EXCERPTED PASSAGE
Honey,
I got mad at you today. You weren’t even there for me to yell at, but I cursed you anyway. Who knows, maybe I cursed you because you weren’t there.
That’s the thing, you see. Some days I need more of you, more than you can provide. So I yell at your poor dog that I have to feed in your absence, or I gripe at the trash you forgot to take out. I rant at discarded dirty laundry on the floor, and I tell it things like, “if it weren’t for me none of us would have anything clean to wear.”
The most peculiar thing happens when I rage at the empty space around me, out of the children’s earshot and susceptible little minds. When I fuss at the very air I breathe the anger grows inside me, and somehow, a normally happy women, I instead become a bitter one who suddenly feels very put upon. I become certain in those moments of self-fueling resentment that I am the only one who works for this family.
I’m sorry.
I’m sorry I forget the struggles that you face, and I apologize that in my frazzled, overwhelmed mommy moments I think it’s all about me. Somewhere between waking to people pulling on my pant’s leg and asking for food, to constant, repetitive questions of “why” I start to lose my cool. Between breakfast and lunch and snack, and the many crumbs between, I slip in the patience department. So as the day continues into late night and it’s still just me, my nerves become bare, and in my mind I am sure that I’m not appreciated one single bit. And I guess that makes me the maddest of all.

DATA EXTRACT
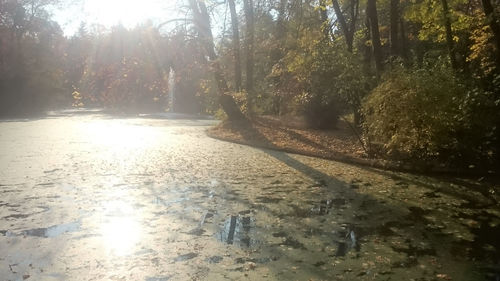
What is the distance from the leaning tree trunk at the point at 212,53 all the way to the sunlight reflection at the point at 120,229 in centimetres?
1157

DESCRIPTION OF THE TASK
Reproduce the portion of the letter above, starting with "That’s the thing, you" and going on through "for this family.".

FINISHED EXERCISE
That’s the thing, you see. Some days I need more of you, more than you can provide. So I yell at your poor dog that I have to feed in your absence, or I gripe at the trash you forgot to take out. I rant at discarded dirty laundry on the floor, and I tell it things like, “if it weren’t for me none of us would have anything clean to wear.”
The most peculiar thing happens when I rage at the empty space around me, out of the children’s earshot and susceptible little minds. When I fuss at the very air I breathe the anger grows inside me, and somehow, a normally happy women, I instead become a bitter one who suddenly feels very put upon. I become certain in those moments of self-fueling resentment that I am the only one who works for this family.